### [FRAGMENTO MOSTRADO]
· · · · ·

Son tiempos impúdicos. Una suerte de punto de llegada de la historia humana que nos obliga a la autenticidad: nada vale ser hecho si no satisface nuestra propia individualidad. Por eso también creo que son los mejores en que ha transcurrido la humanidad. Nuestro presente es más interesante que la edad de oro de Hesíodo, o el siglo XV florentino, o el enjundioso siglo XIX, la belle epoque, la edad del progreso que tanto admiraba Borges.
Pero en este "striptease" cósmico donde pululan las verdades, sólo pueden encontrar sentido quienes están dispuestos a acudir al llamado de su karma. La felicidad ya no es una garantía constitucional sino personal, depende menos de la política que de la ética.

· · · · ·

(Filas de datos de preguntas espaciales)

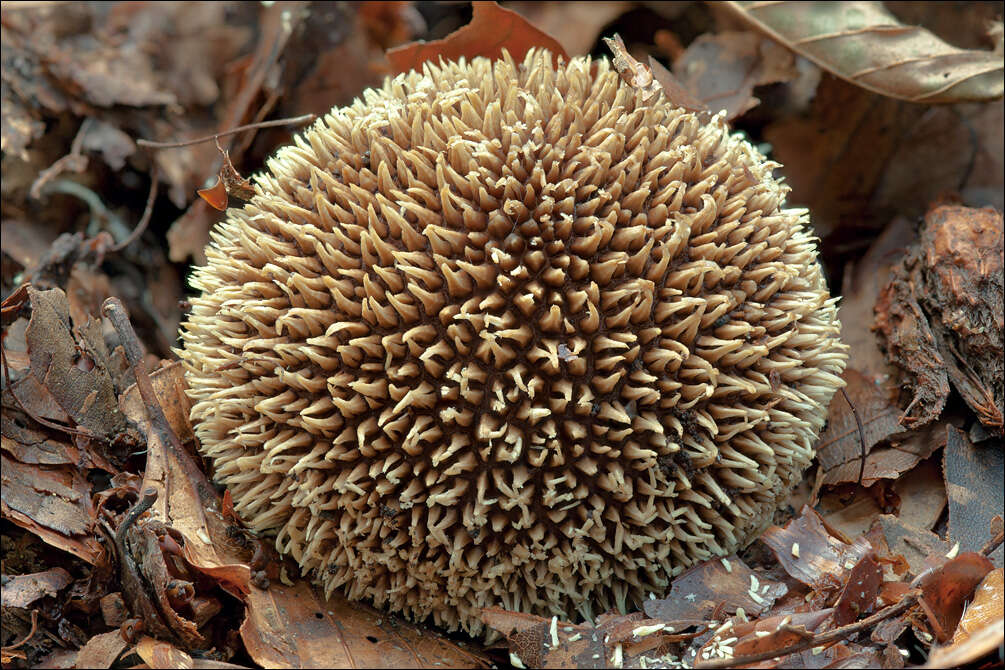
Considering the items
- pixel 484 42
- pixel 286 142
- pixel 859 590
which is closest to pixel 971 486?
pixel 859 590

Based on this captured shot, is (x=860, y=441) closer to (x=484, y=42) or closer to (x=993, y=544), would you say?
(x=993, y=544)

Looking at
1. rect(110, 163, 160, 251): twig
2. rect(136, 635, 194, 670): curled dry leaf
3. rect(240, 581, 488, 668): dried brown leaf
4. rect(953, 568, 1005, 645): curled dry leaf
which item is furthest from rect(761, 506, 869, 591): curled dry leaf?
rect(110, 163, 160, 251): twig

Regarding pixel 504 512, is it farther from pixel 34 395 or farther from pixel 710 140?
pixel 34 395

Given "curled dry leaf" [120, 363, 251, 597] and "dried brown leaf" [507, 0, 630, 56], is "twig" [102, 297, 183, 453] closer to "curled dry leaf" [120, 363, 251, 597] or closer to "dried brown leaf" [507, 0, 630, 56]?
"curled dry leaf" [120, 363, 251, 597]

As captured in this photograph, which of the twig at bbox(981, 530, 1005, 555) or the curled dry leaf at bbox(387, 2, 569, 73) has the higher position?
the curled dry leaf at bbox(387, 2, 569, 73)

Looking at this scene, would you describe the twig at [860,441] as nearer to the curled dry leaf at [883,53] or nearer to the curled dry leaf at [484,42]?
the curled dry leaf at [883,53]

· · · · ·

### [EJERCICIO PLANTEADO 1]
Indica si cada afirmación coincide con el fragmento sobre los tiempos impúdicos y responde sí o no, citando literalmente las palabras del texto que lo deciden: (a) el presente resulta más interesante que el siglo XV florentino; (b) la felicidad sigue siendo una garantía constitucional; (c) la felicidad depende más de la política que de la ética.
### [EJERCICIO PLANTEADO 2]
En el fragmento sobre los tiempos impúdicos, enumera todas las expresiones que designan épocas del pasado dentro de la oración que comienza con «Nuestro presente es más interesante».
### [EJERCICIO PLANTEADO 3]
Escribe la continuación del fragmento sobre los tiempos impúdicos a partir de su última oración.
Los datos no son necesarios para este trabajo.

### [RESPUESTA DEL EJERCICIO 1]
(a) Sí: "Nuestro presente es más interesante que la edad de oro de Hesíodo, o el siglo XV florentino".
(b) No: "La felicidad ya no es una garantía constitucional sino personal".
(c) No: "depende menos de la política que de la ética".

### [RESPUESTA DEL EJERCICIO 2]
- la edad de oro de Hesíodo
- el siglo XV florentino
- el enjundioso siglo XIX
- la belle epoque
- la edad del progreso que tanto admiraba Borges

### [RESPUESTA DEL EJERCICIO 3]
Es en esta sensitividad que me gusta descubrir el cuaderno Tantra tanka (Editorial Betania CCCNY, Madrid, 2003), del poeta Arístides Falcón, que nos reporta un goce meridional aderezado en formas tántricas ya familiares en esta suerte de romanticismo postmoderno. El destino del poeta, lo poético como destino, advino para Falcón en un raro itinerario: La Habana, Miami, Manhattan, Deli o Calcuta. Fue al final del periplo que aparecieron estos quasares poéticos, cuerpos de cinco versos y métrica casi perfecta, que reclaman la trascendencia en una meditación de físico "originismo". El cuaderno es palpable, cristalino, elusivo también.
Un canto a la especie
Tantra tanka es un canto a la especie, a ese fino animal que nos crece y hacemos crecer en dualidades amatorias. Hay hedonismo y recato, pudor, velo, que son las formas sutiles en que se expresa la más desesperada sexualidad. Si tuviera que destacar un atributo esencial de este libro optaría por la delicadeza; esa misma que caracteriza el diálogo del autor, quien suele disfrazar sus charlas con un atrevimiento que sólo entiendo como el cometa de una flor.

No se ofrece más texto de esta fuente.